How to complete this task:
Copy the data from its first line through the line that contains "Atsitiktinis Elegantiškas Spausdinti", both included. Leave the pictures out of your copy.

Records to use:
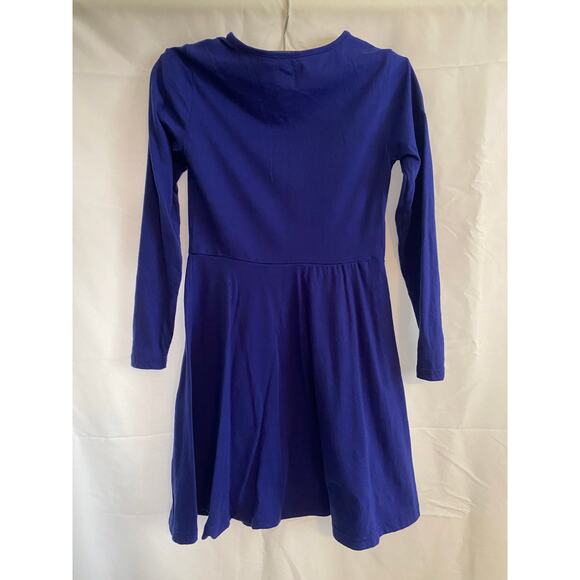The Children's Place Girls Long Sleeve Dress Blue Size Med 7/8 - Picture 2 of 4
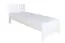 Weißes Einzelbett, kleines Gästebett Buche Massivholz 109, inkl. Lattenrost, Liegefläche 80 x 200 cm, einfache und rasche Montage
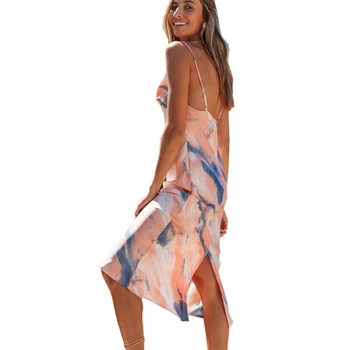 Atsitiktinis Elegantiškas Spausdinti Moteris Seksuali Suknelė 2020 mini suknelė dirželis sexy angel spausdinti Mados Slim Suknelė vasarą šalies drabužių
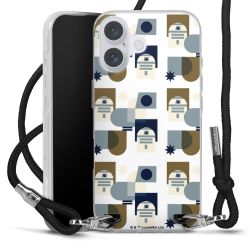 New Carry Case Transparent Stoff schwarz/silber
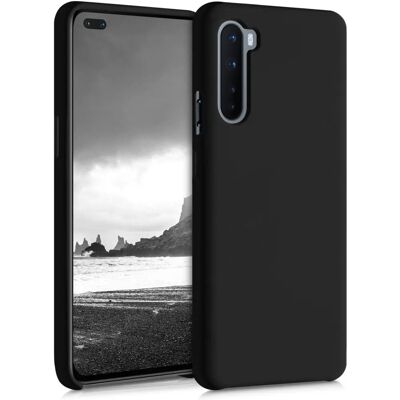 Kwmobile - OnePlus Nord - Silicone - Preto - Capa Kwmobile - OnePlus Nord - Silicone - Preto - Capa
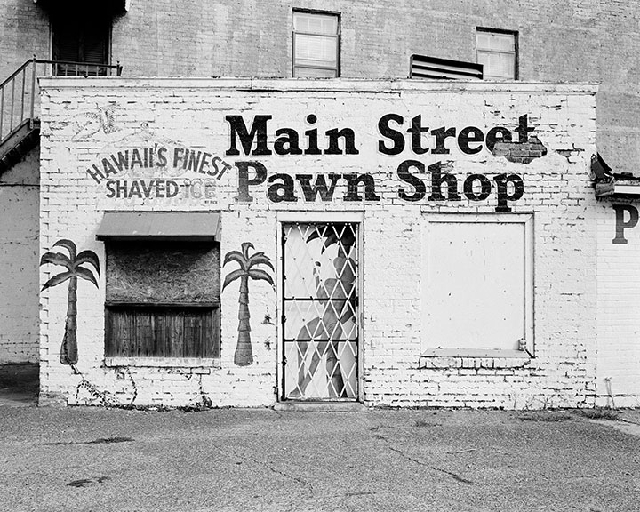 Shaved-Ice-Pawn-Shop Marks MS: corner of Main St. and MLK Jr. Blvd.
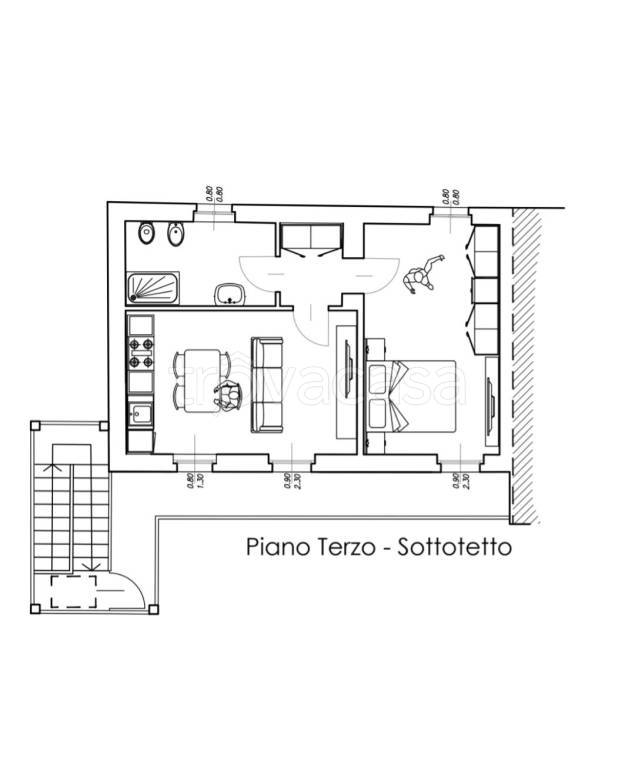 appartamento in vendita a Borgomanero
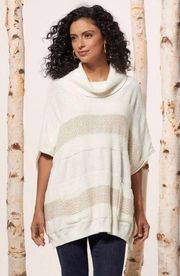 Soft Surroundings Ivory Meribel Poncho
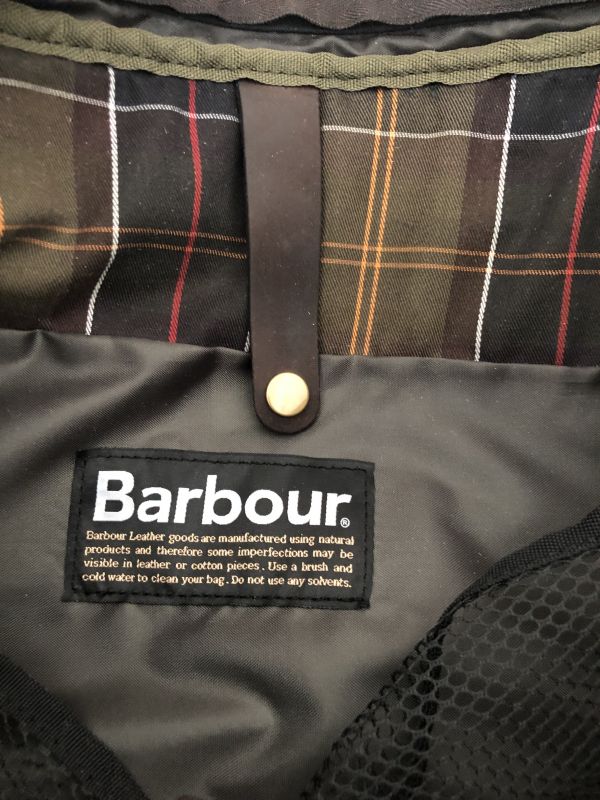 Barbour Olive Wax Leather Briefcase
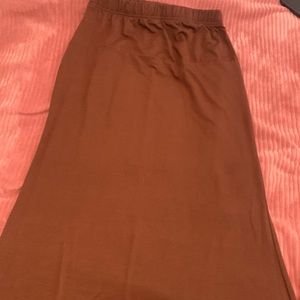 Skirts color brown thin material size small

Answer below:
The Children's Place Girls Long Sleeve Dress Blue Size Med 7/8 - Picture 2 of 4
 Weißes Einzelbett, kleines Gästebett Buche Massivholz 109, inkl. Lattenrost, Liegefläche 80 x 200 cm, einfache und rasche Montage
 Atsitiktinis Elegantiškas Spausdinti Moteris Seksuali Suknelė 2020 mini suknelė dirželis sexy angel spausdinti Mados Slim Suknelė vasarą šalies drabužių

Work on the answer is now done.